Older people are getting more and more self reliant and in many cases it is through personal choice. They feel they had and brought up children through desire and the need to have a family. Thus they consequently considered it their duty to do the best by their children, and once they are educated within personal means but with usually great parental sacrifice, the children are left to lead their adult lives. Many a Sri Lankan son and even daughter feel that pastures are greener beyond our shores, so they migrate for higher studies and for employment. Parents are left behind or opt to stay country bound and at home. Consequently they have to fend for themselves in sickness and in health, through good times and bad. But most parents do not grouse nor consider it unfair. They are happy their children are doing well away from home and they purposely make no demands.

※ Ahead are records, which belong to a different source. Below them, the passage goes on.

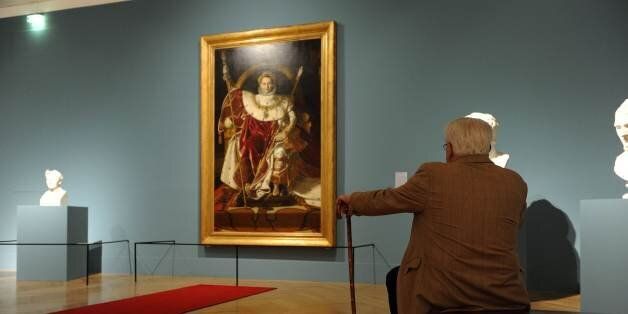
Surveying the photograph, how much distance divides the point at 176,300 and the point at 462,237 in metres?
4.94

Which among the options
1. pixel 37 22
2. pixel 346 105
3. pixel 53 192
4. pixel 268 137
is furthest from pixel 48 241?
pixel 346 105

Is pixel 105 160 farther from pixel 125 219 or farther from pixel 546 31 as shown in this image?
pixel 546 31

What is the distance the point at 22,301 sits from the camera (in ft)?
25.1

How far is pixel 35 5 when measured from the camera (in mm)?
11961

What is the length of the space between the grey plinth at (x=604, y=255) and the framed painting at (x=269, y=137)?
12.4 ft

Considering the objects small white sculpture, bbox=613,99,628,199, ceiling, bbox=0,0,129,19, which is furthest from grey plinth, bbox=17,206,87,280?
small white sculpture, bbox=613,99,628,199

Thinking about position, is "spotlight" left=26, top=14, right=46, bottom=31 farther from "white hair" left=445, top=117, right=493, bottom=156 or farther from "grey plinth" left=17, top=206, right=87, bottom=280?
"white hair" left=445, top=117, right=493, bottom=156

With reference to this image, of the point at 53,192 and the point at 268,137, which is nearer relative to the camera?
the point at 268,137

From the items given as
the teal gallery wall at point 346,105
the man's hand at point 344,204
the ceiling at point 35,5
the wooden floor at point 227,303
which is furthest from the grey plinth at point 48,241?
the man's hand at point 344,204

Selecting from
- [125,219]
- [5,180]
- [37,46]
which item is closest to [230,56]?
[125,219]

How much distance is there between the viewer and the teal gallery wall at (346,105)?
28.0 feet

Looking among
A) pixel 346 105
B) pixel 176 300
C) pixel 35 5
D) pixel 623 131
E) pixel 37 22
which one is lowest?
pixel 176 300

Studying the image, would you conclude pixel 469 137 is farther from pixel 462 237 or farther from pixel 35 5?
pixel 35 5

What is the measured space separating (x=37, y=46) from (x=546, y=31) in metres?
8.06
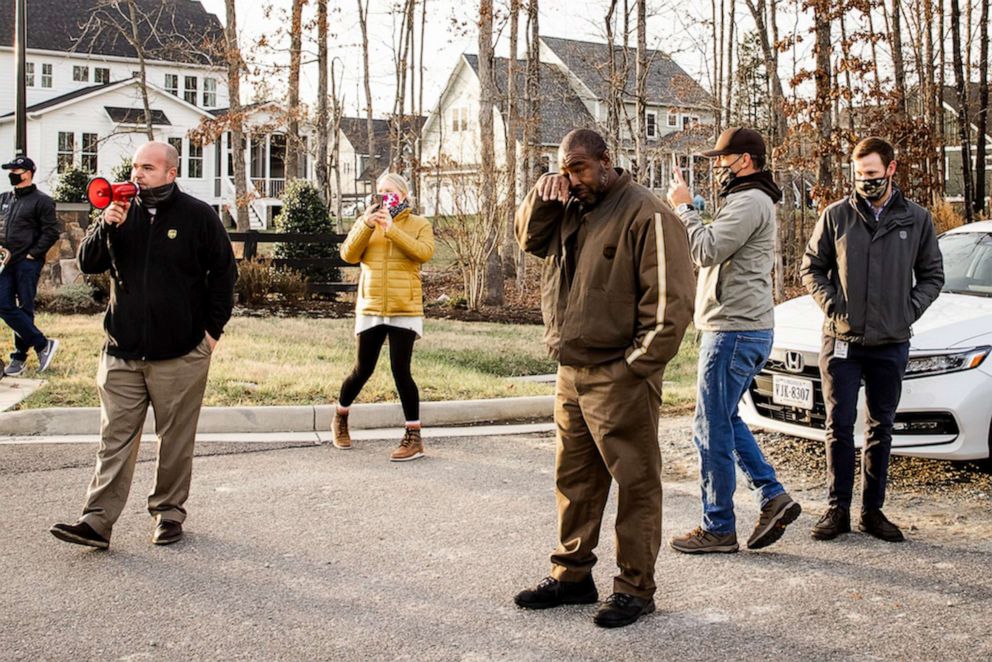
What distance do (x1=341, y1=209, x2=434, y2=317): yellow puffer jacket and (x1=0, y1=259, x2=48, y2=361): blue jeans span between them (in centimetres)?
400

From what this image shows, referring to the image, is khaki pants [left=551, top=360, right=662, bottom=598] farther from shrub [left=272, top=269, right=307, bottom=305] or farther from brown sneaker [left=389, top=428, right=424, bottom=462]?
shrub [left=272, top=269, right=307, bottom=305]

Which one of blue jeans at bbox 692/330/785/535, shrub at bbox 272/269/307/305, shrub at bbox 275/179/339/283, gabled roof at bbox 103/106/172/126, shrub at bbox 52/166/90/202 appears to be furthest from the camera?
gabled roof at bbox 103/106/172/126

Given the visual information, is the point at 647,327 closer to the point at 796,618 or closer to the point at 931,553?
the point at 796,618

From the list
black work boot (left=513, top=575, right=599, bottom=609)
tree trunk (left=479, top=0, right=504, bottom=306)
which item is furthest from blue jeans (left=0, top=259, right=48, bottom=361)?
tree trunk (left=479, top=0, right=504, bottom=306)

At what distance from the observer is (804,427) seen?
6.76m

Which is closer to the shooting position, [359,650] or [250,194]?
[359,650]

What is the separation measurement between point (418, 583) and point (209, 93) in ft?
153

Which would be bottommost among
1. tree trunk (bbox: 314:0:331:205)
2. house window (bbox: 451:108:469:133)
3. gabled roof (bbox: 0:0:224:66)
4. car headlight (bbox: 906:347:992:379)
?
car headlight (bbox: 906:347:992:379)

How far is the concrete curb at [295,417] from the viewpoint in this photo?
8.38m

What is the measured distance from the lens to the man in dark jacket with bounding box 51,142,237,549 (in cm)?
548

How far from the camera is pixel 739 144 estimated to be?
537 centimetres

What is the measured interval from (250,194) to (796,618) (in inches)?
990

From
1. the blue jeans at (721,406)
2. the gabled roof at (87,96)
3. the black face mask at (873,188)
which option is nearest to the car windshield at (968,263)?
the black face mask at (873,188)

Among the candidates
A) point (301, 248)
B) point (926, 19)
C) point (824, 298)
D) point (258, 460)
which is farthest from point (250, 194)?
point (824, 298)
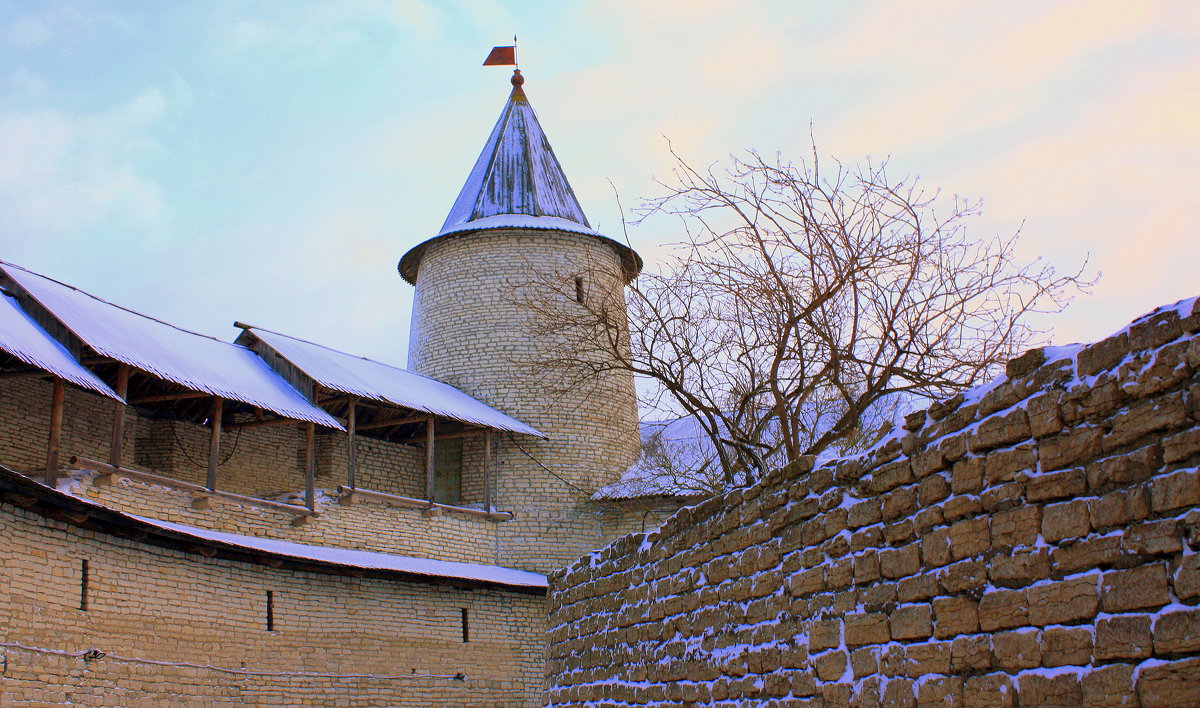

That is an upheaval in societal norms and behavior. Five decades and more ago, parents considered their children were bound to care for them in their old age and care through physical proximity. A personal anecdote confirms this speculation. While holidaying at my brother’s upcountry home the talk came round to looking after parents. My mother said that it was the duty of children to care for their parents, no two words about that. Brother and I guffawed and said we did not ask or choose to be born. This visibly upset Mother. She got very annoyed at our impudence, nay cheek, to speak thus to her. Maybe she was justified. She had gone through more than a mother in normal circumstances in Kandy would have been called to do. Widowed very early in life; getting distant according to her stubborn wishes from the paternal side of the extended family and her own brothers and sisters being at variance in their help to her, she had to stand alone to bring up six children after Grandfather died. She worked really hard for whatever could be got from village properties and she scrimped on herself mostly. She was successful.
Independent elders of now
The picture is changed completely. Families turned atomic; children had were fewer in number, usually two children or a single child. The world turned global and many retired mothers were employed and benefit by pensions or terminal awards. They knew they had to fend for themselves and planned for it without burdening their children. Homes for Elders have mushroomed for both the disadvantaged and the rich though many more are needed. Insurance and deposit schemes help though three scams in this field offering very high interest devastated many. And the elderly help themselves! Many followed Theodore Roosevelt’s advice, probably unknowingly, or just due to their sensibility.
Old age is like everything else. To make a success of it you’ve got to start young.